### TEXT PROVIDED:
^^^^^^^^

Path: utzoo!utgpu!news-server.csri.toronto.edu!cs.utexas.edu!usc!wuarchive!rex!uflorida!gatech!purdue!haven!ncifcrf!lhc!adm!smoke!gwyn
From: gwyn@smoke.brl.mil (Doug Gwyn)
Newsgroups: comp.sys.apple2
Subject: Re: CRCs
Message-ID: <15915@smoke.brl.mil>
Date: 20 Apr 91 22:47:39 GMT
References: <13688@ucrmath.ucr.edu>
Organization: U.S. Army Ballistic Research Laboratory, APG, MD.
Lines: 101

In article <13688@ucrmath.ucr.edu> rhyde@ucrmath.ucr.edu (randy hyde) writes:
>Assembly language typically works out a little better than twice as fast.

But the comparison was not really fair, since the assembly-language
example implementation did not support the same linkage as the C code.
For a function that performs so little work, function linkage overhead
is an important factor.

Also, the example C code was not optimal for the given algorithm.
By making a few minor tweaks to it I reduced the C example run time
by a factor of 26% on the host on which I read net news.  Profiling
the code showed that approximately as much time was being spent in
the main program's loop overhead as in the crc function itself.

For the revised crc function C source code:

int crc(data, curcrc)
	int data;
	register unsigned int curcrc;
{
	return (curcrc << 8) ^ crctab[(curcrc >> 8) ^ data];
}

a fairly ordinary old-technology C compiler on a Gould PowerNode
produced the following machine code:

_crc:	enter	8w,0x5		-- function linkage
	movw	9w+8w[b2],r1	-- pick up "curcrc" argument
	movw	r1,r0		-- make a second copy of it
	lslw	#8,r0		-- shift one copy left (accumulator)
	lsrw	#8,r1		-- shift the other copy right
	xorw	8w+8w[b2],r1	-- XOR shifted copy with "data" argument
	lslw	#2,r1		-- shift for indexing crctab[]
	xorw	_crctab[r1],r0	-- XOR table entry with accumulator
	retn			-- function linkage

and a similar compiler on a DEC VAX produced the following machine code:

_crc:	.word	0x800		; function linkage
	movl	8(ap),r11	; pick up "curcrc" argument
	extzv	$8,$24,r11,r0	; shift one copy left (accumulator)
	xorl2	4(ap),r0	; XOR shifted copy with "data" argument
	ashl	$8,r11,r1	; shift the other copy right
	xorl3	r1,_crctab[r0],r0 ; XOR table entry with accumulator
	ret			; function linkage

Note that there isn't very much that one could do even by hand-coded
assembly language to perform this computation much more efficiently.
(Except that the VAX actually has microcode support for a CRC
instruction!  That is an example of a situation in which use of
assembly language could be justified, since it is somewhat rare
for a C compiler to exploit such specialized instructions.  Another
possible example would be in a bottleneck loop when testing the
"carry bit" would be much more efficient than trying to do without
it; originally I thought that was going to be the justification for
coding the CRC algorithm in assembler.)

^^^^^^^^

### SHORT PROBLEM 1:
Say whether each statement agrees with the CRC post, giving yes or no along with the exact words that decide it: (a) Profiling showed about as much time going to the main program's loop overhead as to the crc function itself. (b) The post says C compilers commonly exploit specialized instructions. (c) The VAX has microcode support for a CRC instruction.
### SHORT PROBLEM 2:
Translate this sentence from the CRC post into French: "For a function that performs so little work, function linkage overhead is an important factor."
### SHORT PROBLEM 3:
In the CRC post, list every instruction mnemonic in the machine code the VAX compiler produced, leaving out the .word directive.

### PROVIDED INFORMATION:
^^^^^^^^

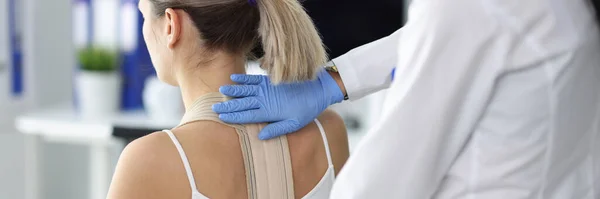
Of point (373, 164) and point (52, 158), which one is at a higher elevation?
point (373, 164)

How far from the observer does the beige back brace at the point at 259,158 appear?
3.76 feet

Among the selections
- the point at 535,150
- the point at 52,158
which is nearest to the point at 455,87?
the point at 535,150

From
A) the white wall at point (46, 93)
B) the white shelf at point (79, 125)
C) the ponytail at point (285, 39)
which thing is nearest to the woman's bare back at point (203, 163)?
the ponytail at point (285, 39)

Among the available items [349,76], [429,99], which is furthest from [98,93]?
[429,99]

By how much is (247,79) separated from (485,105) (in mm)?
464

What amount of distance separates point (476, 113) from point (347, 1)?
198cm

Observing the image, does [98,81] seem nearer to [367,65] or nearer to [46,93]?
[46,93]

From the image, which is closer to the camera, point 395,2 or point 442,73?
point 442,73

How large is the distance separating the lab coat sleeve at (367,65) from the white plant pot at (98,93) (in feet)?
5.62

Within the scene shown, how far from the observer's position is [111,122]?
2771 millimetres

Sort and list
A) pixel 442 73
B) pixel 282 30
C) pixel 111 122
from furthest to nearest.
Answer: pixel 111 122
pixel 282 30
pixel 442 73

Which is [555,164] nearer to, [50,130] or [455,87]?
[455,87]

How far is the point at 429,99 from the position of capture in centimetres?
85

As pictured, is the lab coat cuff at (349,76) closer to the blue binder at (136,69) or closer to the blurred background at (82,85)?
the blurred background at (82,85)
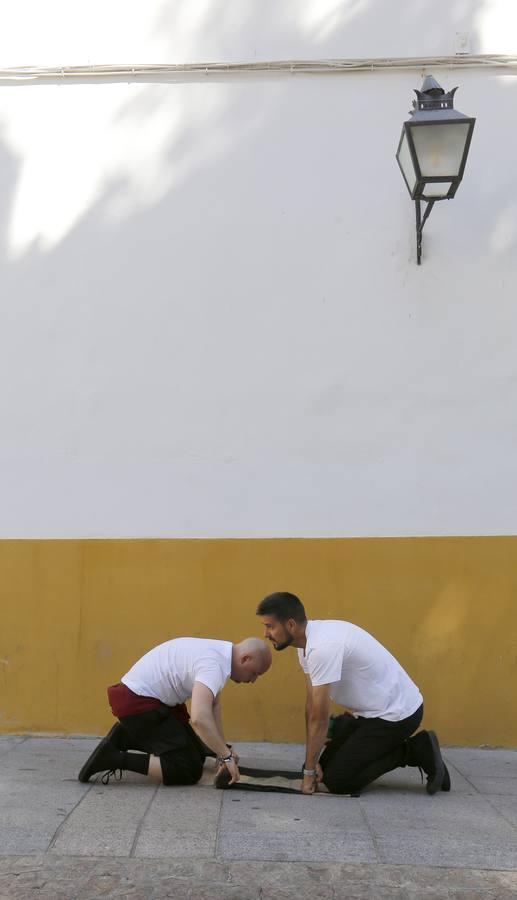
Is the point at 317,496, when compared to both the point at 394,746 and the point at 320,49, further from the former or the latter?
the point at 320,49

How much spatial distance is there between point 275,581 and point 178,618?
629 mm

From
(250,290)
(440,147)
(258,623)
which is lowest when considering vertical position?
(258,623)

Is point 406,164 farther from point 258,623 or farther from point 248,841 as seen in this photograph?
point 248,841

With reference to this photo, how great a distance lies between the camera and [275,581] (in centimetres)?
596

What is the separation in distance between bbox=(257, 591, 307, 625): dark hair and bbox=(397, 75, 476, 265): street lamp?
2461mm

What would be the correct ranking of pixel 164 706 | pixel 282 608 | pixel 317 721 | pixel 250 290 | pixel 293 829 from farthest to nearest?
pixel 250 290 → pixel 164 706 → pixel 282 608 → pixel 317 721 → pixel 293 829

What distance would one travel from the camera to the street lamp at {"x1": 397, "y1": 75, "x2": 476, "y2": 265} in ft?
17.8

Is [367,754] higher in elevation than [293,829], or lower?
higher

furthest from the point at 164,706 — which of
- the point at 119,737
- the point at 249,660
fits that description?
the point at 249,660

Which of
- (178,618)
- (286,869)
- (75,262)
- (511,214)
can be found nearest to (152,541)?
(178,618)

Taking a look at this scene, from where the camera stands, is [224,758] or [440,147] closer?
[224,758]

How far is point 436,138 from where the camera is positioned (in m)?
5.46

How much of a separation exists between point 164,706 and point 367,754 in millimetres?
1025

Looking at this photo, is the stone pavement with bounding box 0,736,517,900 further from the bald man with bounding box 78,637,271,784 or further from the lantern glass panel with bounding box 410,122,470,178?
the lantern glass panel with bounding box 410,122,470,178
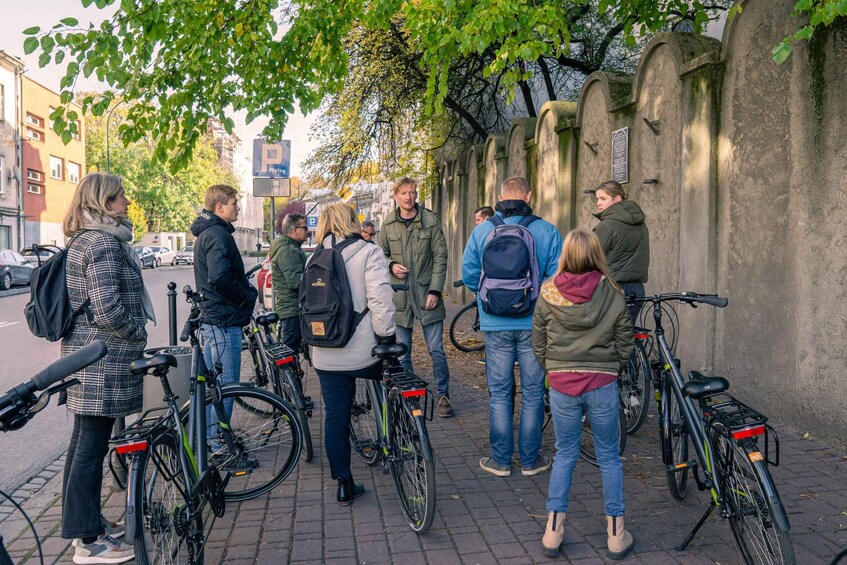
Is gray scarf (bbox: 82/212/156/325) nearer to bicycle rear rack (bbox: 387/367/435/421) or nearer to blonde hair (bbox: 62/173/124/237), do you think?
blonde hair (bbox: 62/173/124/237)

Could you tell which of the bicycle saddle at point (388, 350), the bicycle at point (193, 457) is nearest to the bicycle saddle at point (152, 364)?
the bicycle at point (193, 457)

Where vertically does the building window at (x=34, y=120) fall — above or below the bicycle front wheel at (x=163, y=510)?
above

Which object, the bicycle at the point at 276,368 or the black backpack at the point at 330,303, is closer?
the black backpack at the point at 330,303

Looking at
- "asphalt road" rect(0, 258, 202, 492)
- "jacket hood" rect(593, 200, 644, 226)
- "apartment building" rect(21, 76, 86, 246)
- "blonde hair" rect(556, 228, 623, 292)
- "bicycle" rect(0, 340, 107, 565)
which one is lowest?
"asphalt road" rect(0, 258, 202, 492)

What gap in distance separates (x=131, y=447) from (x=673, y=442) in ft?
9.78

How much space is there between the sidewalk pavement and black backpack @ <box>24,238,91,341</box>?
1242mm

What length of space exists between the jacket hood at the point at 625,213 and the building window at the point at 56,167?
4725 centimetres

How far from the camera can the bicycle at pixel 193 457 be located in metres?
3.45

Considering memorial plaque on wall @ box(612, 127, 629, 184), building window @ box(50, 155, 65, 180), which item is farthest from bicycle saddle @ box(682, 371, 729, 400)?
building window @ box(50, 155, 65, 180)

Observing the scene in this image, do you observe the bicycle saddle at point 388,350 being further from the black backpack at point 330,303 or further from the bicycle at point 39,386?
the bicycle at point 39,386

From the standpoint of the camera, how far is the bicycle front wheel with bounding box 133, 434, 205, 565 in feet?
11.1

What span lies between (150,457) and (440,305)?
3804 mm

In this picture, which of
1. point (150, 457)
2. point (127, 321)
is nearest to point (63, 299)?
point (127, 321)

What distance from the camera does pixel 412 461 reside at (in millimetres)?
4410
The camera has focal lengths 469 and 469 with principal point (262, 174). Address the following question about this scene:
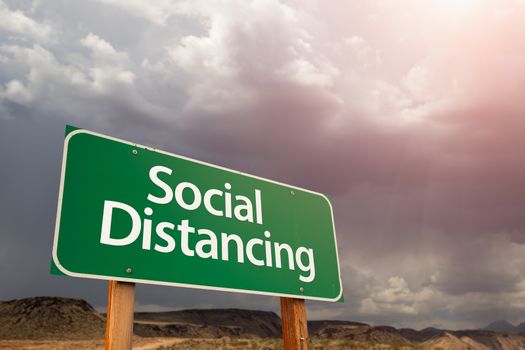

^^^^^^^^

### EXERCISE SOLUTION 1:
(a) Yes: "approximately as much time was being spent in the main program's loop overhead as in the crc function itself"
(b) No: "it is somewhat rare for a C compiler to exploit such specialized instructions"
(c) Yes: "the VAX actually has microcode support for a CRC instruction"

### EXERCISE SOLUTION 2:
Pour une fonction qui effectue si peu de travail, le surcoût de liaison de fonction constitue un facteur important.

### EXERCISE SOLUTION 3:
movl, extzv, xorl2, ashl, xorl3, ret